- _EXCERPT PROVIDED_:
● ● ● ● ● ● ●

Re: [Wt-interest] How to set encoding

Wim Dumon Wed, 24 Feb 2010 02:49:56 -0800

Markus,

Your interpretation of solution 2 is definitely not how it is intended
to be used.
On the other hand, your mail inspired me to investigate some of Wt's
string conversion methods and a patch is on it's way to the git
repository.


The one and only important point wrt internationalization and Wt is:
once your data is correctly stored in (or converted to) a WString, Wt
knows how it is encoded and what every character means. The string
will then be rendered correctly in the browser. (internally, a WString
stores data in UTF-8 format, but that could be anything) But how do
you get your characters correctly into a WString? There's a number of
ways.

- WString::WString(std::wstring) or WString::WString(wchar_t *)
For starters: wchar_t and std::wstring are not portable across
compilers. They're 2 byte on Windows, 4 byte on Unix. 2 bytes are not
enough to cover all characters, so on windows you may still have
multiple bytes to encode a single character on exceptional occasions.
WString converts a std::wstring or a wchar_t immediately into a UTF-8
string, using boost's conversion functions.
You can use this WString constructor if you have a properly
constructed std::wstring (e.g. a database library, from reading a
file, ...) and want to display it, but also with the L"blah" notation,
if you're sure that the compiler uses the right character encoding of
your file. A correct wstring becomes a correct WString. It is not
always possible to convert a WString to a std::wstring without losses,
as wchar_t is compiler-dependend and may be as small as 8 bit. Use
WString::widen() to convert a WString to a std::wstring.

- WString::WString(std::string, encoding) and WString::WString(char *, encoding)
'encoding' is either UTF-8 or LocalEncoding.
(a) UTF-8
Tells WString that the char * uses the UTF-8 (multibyte) encoding. The
string is stored without modification. Perfectly safe to use.
(b) LocalEncoding
This is the most error prone way to convert internationalized strings
to a WString. It is best to only use these methods when your char* or
string does not contain internationalized symbols. WString will
convert the string parameter to UTF-8, after widening it. Current
versions of Wt (i.e. 3.1.1) use an unspecified (and buggy) method. We
should probably use the C++ global locale to do the conversion (I'll
submit a patch for this soon). The global locale can be set by
standard c++ methods, e.g. by calling
std::locale::global(std::locale("")), which reads the locale from the
environment. I'm not sure if this is a good idea, as you'll understand
that it is not desirable to have WString("string with weird
characters") interpreted differently depending on the environment in
which it's executed... But if you don't set it, which is then the
default locale for every compiler/OS combination? I leave it as an
exercise to the reader.

● ● ● ● ● ● ●

- _SUPPLIED MATERIAL_:
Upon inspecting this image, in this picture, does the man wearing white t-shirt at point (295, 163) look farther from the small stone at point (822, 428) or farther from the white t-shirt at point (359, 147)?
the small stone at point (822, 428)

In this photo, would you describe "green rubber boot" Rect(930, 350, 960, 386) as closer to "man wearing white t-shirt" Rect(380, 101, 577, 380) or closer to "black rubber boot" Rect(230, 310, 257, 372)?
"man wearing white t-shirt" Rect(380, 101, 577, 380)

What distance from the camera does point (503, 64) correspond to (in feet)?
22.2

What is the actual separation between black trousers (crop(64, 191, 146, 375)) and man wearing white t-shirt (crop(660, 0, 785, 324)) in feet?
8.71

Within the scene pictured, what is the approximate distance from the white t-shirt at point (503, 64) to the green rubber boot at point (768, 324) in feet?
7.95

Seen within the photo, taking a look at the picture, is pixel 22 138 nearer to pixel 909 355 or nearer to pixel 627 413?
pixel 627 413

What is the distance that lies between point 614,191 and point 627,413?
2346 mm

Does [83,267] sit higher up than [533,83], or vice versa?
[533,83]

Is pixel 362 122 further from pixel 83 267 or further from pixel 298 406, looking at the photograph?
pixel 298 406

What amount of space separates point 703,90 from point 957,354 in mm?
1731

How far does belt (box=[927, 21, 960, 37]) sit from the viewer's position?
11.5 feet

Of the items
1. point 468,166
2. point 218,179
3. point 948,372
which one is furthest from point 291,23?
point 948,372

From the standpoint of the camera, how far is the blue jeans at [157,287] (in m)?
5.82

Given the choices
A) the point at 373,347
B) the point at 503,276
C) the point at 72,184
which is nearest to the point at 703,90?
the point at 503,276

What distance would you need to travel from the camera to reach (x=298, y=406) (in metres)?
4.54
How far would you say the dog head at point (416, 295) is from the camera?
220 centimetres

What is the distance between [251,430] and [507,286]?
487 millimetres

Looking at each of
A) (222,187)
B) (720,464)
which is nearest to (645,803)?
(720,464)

● ● ● ● ● ● ●

- _WRITTEN TASK_: Please write out, word for word, the part of the forum post on setting encoding in Wt above that opens with the words containing "WString converts a" and closes with "to a std::wstring.".

- _EXERCISE SOLUTION_:
WString converts a std::wstring or a wchar_t immediately into a UTF-8
string, using boost's conversion functions.
You can use this WString constructor if you have a properly
constructed std::wstring (e.g. a database library, from reading a
file, ...) and want to display it, but also with the L"blah" notation,
if you're sure that the compiler uses the right character encoding of
your file. A correct wstring becomes a correct WString. It is not
always possible to convert a WString to a std::wstring without losses,
as wchar_t is compiler-dependend and may be as small as 8 bit. Use
WString::widen() to convert a WString to a std::wstring.